No estoy seguro de si llevar ya ocho meses sufriendo restricciones a la movilidad, con muchos negocios en dificultades, sin poder hacer un viaje de placer, llevando mascarilla o con los sanitarios haciendo un sobreesfuerzo para mitigar la pandemia, y lo que nos queda hasta que la vacuna se empiece a distribuir, está al mismo nivel de dramatismo que el día a día de sólo los últimos cien años. Cuando vemos las noticias parece que sí, que los medios de comunicación, periodistas, los opinadores profesionales, tertulianos y politólogos se empeñan en resaltar que es la peor situación vivida por la humanidad en el último siglo.
Sin embargo me pregunto qué habrían pensado nuestros abuelos sobre estos sacrificios, qué pensarían sobre la legitimidad de nuestras quejas, sobre las críticas descarnadas que hacemos con comentarios y vídeos desde nuestros móviles mientras estamos sentados en el sofá viendo Netflix, sobre que podamos llamar a una ambulancia cuando la necesitamos y nos lleven a un hospital en el que nos alarmamos porque durante el último mes ha habido un porcentaje de ocupación UCI muy elevado. Me pregunto si ellos tuvieron la posibilidad de tener una cobertura social adecuada para momentos de necesidad como este, si tuvieron ayuda de algún tipo o si simplemente trabajaron, se esforzaron y dejaron las quejas para los momentos en los que no estaban demasiado ocupados en sobrevivir.
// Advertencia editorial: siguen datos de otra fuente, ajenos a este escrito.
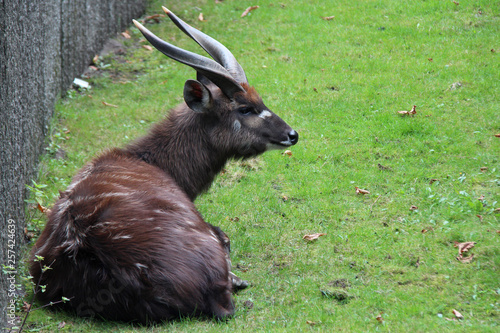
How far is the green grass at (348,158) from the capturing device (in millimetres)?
4809

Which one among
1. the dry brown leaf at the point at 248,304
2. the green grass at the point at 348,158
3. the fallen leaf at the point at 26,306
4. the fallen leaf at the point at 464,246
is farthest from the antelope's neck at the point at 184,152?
the fallen leaf at the point at 464,246

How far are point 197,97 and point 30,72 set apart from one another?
7.36 ft

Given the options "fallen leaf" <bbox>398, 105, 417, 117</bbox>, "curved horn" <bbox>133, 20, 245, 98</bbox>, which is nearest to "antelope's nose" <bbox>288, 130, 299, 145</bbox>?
"curved horn" <bbox>133, 20, 245, 98</bbox>

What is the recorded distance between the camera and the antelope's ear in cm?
584

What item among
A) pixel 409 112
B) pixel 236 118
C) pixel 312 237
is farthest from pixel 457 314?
pixel 409 112

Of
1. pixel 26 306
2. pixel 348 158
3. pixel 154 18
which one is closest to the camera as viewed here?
pixel 26 306

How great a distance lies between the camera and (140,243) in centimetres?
440

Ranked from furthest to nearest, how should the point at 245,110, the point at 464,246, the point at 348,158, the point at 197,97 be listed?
the point at 348,158 → the point at 245,110 → the point at 197,97 → the point at 464,246

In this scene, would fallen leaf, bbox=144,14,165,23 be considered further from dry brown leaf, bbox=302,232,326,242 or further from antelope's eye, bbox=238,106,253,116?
dry brown leaf, bbox=302,232,326,242

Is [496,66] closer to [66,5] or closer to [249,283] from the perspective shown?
[249,283]

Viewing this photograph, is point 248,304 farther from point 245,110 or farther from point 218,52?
point 218,52

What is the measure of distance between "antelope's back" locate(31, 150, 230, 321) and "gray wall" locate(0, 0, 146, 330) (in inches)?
17.9

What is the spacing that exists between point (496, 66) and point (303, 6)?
14.6ft

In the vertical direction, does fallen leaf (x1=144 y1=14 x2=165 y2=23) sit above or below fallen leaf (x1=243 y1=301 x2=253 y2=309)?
above
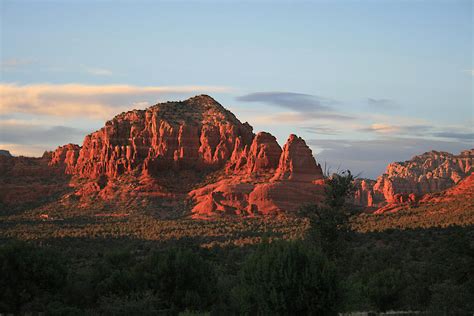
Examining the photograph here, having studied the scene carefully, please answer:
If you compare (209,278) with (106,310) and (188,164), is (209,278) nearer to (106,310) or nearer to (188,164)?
(106,310)

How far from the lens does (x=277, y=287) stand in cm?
2436

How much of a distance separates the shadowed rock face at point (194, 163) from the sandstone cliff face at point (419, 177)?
62.1 ft

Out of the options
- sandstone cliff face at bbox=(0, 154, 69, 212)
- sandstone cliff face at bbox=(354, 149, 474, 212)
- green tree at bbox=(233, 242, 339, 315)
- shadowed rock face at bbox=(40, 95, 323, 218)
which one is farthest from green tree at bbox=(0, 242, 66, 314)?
sandstone cliff face at bbox=(354, 149, 474, 212)

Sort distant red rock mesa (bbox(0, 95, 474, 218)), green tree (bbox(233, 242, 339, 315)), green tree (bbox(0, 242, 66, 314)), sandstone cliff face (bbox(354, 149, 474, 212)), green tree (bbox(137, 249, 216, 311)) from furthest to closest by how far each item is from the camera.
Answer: sandstone cliff face (bbox(354, 149, 474, 212)) → distant red rock mesa (bbox(0, 95, 474, 218)) → green tree (bbox(0, 242, 66, 314)) → green tree (bbox(137, 249, 216, 311)) → green tree (bbox(233, 242, 339, 315))

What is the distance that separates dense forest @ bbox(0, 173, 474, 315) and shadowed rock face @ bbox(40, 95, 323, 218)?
5465 centimetres

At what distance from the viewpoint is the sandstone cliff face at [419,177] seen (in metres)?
125

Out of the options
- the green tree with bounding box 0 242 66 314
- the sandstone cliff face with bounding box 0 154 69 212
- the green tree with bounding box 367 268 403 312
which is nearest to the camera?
the green tree with bounding box 0 242 66 314

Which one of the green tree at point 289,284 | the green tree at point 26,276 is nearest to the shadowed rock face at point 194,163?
the green tree at point 26,276

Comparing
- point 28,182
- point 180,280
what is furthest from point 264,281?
point 28,182

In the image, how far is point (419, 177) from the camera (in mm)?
136375

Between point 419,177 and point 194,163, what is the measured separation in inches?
1886

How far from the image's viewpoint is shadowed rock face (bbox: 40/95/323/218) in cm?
9744

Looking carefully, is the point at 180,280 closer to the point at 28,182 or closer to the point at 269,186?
the point at 269,186

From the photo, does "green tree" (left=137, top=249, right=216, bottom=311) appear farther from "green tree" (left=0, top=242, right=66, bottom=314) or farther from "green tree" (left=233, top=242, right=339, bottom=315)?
"green tree" (left=233, top=242, right=339, bottom=315)
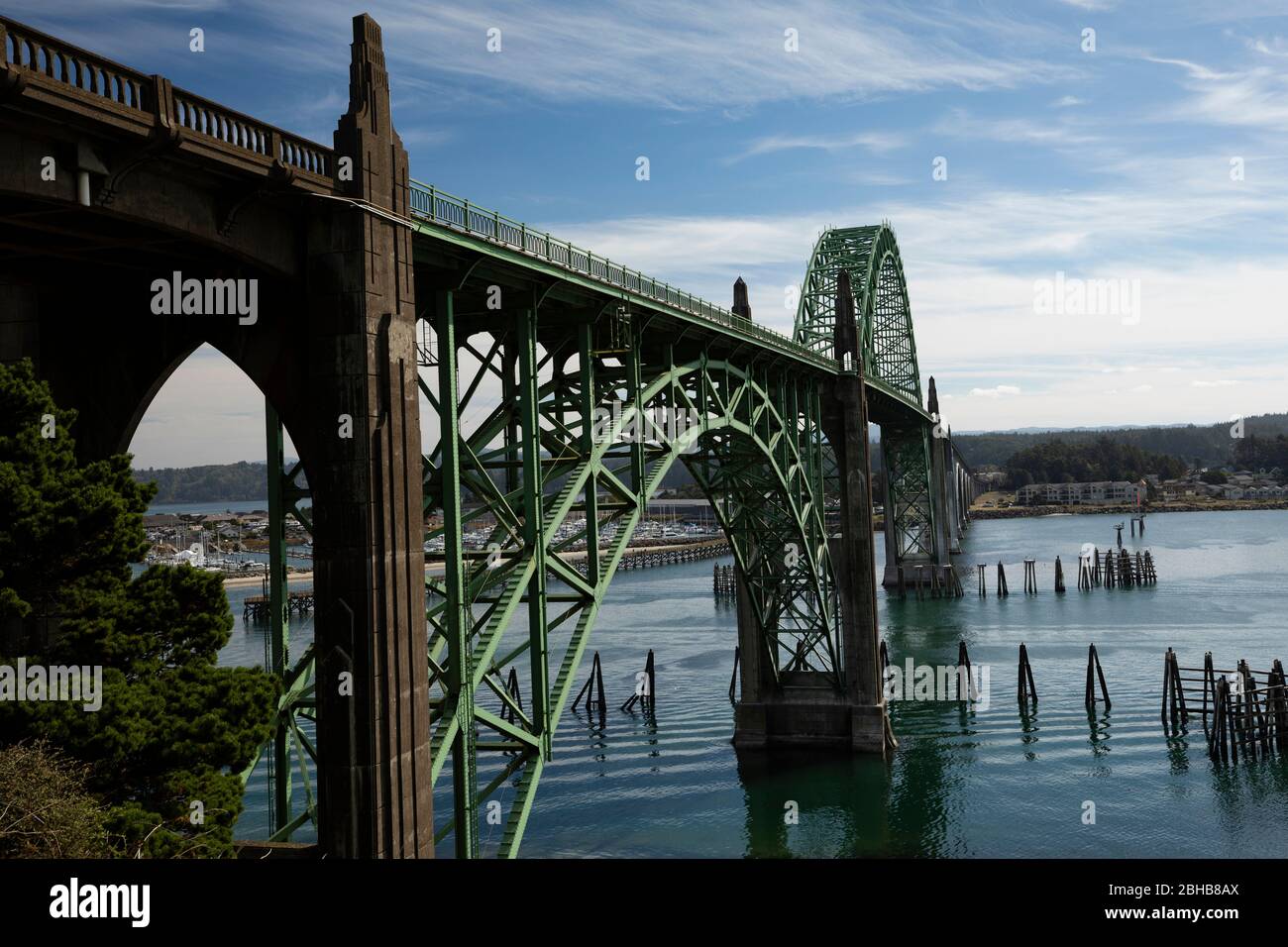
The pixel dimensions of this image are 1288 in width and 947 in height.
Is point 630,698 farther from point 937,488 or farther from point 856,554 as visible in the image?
point 937,488

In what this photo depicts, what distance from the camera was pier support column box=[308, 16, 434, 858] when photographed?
46.2 feet

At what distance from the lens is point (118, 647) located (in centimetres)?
1223

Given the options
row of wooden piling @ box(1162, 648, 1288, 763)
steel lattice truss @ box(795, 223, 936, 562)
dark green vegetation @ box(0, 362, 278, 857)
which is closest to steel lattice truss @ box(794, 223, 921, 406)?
steel lattice truss @ box(795, 223, 936, 562)

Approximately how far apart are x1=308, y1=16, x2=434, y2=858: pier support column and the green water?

Me pregunto tantas cosas que es absurdo hacerlo. Nuestra vida, afortunadamente, es muchísimo más cómoda y segura, a pesar de la pandemia y a pesar de los fallecidos.
Por eso, cuando veo disturbios en las calles de gente que, dentro de su libertad de expresión, protesta por las restricciones, por los horarios o por el confinamiento, cuando veo a gente que se niega a llevar mascarilla y echa la culpa al sistema o a tal o cual partido político, cuando veo a gente que, en definitiva, es incapaz de asumir un mínimo de responsabilidad individual y colectiva para superar una situación difícil, me pregunto si el esfuerzo de nuestros abuelos ha merecido de verdad la pena. Es posible que sí, que a pesar de todo el esfuerzo de nuestros abuelos haya merecido la pena. Lo que no puedo asegurar es que nuestros nietos piensen lo mismo de nosotros.
Muy buen razonamiento y muy buena su plasmación en un artículo. Ya he leído bastantes escritos tuyos y me han gustado sobremanera. Felicitaciones.